GIVEN EXERCISE :: Copy verbatim the part of the entries that begins with the line containing "From the photographic" and continues through the end of the entries, including both ends.

--- Start ENTRIES SUPPLIED ---

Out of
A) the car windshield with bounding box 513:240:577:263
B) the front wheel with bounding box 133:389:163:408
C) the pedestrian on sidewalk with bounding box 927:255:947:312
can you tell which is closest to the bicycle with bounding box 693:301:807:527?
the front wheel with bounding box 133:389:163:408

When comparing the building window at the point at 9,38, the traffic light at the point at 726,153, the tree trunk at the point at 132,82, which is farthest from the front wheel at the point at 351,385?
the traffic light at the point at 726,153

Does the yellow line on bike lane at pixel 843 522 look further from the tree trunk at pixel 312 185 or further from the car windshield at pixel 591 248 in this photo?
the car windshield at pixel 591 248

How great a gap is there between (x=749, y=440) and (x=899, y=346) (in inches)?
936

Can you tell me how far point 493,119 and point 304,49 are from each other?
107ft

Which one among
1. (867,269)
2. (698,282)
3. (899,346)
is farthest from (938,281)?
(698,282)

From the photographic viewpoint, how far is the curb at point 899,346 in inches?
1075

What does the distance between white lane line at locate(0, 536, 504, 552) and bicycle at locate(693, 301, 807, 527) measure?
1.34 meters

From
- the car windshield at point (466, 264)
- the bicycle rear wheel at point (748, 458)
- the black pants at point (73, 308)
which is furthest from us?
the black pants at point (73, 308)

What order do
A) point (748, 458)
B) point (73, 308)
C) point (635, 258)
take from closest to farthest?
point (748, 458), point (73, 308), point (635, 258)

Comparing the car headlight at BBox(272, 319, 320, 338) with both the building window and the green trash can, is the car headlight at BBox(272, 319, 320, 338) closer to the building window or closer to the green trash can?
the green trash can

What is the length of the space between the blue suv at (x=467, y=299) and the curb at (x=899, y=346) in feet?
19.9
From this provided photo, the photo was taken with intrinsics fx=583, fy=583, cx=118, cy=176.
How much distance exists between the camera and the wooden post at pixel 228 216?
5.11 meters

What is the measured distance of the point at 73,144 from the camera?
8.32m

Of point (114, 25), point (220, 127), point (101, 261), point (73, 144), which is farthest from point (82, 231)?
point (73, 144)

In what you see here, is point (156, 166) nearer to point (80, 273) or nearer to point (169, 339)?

--- End ENTRIES SUPPLIED ---

ANSWER ::
From the photographic viewpoint, how far is the curb at point 899,346 in inches?
1075

What does the distance between white lane line at locate(0, 536, 504, 552) and bicycle at locate(693, 301, 807, 527) measure?
1.34 meters

From
- the car windshield at point (466, 264)
- the bicycle rear wheel at point (748, 458)
- the black pants at point (73, 308)
which is furthest from us?
the black pants at point (73, 308)

What order do
A) point (748, 458)
B) point (73, 308)
C) point (635, 258)
take from closest to farthest?
point (748, 458), point (73, 308), point (635, 258)

Comparing the car headlight at BBox(272, 319, 320, 338) with both the building window and the green trash can, is the car headlight at BBox(272, 319, 320, 338) closer to the building window or closer to the green trash can?
the green trash can

What is the length of the space between the blue suv at (x=467, y=299) and the curb at (x=899, y=346) in feet?
19.9
From this provided photo, the photo was taken with intrinsics fx=583, fy=583, cx=118, cy=176.
How much distance exists between the camera and the wooden post at pixel 228 216?
5.11 meters

What is the measured distance of the point at 73,144 from the camera?
8.32m

Of point (114, 25), point (220, 127), point (101, 261), point (73, 144), which is farthest from point (82, 231)?
point (73, 144)

In what you see here, is point (156, 166) nearer to point (80, 273) or nearer to point (169, 339)?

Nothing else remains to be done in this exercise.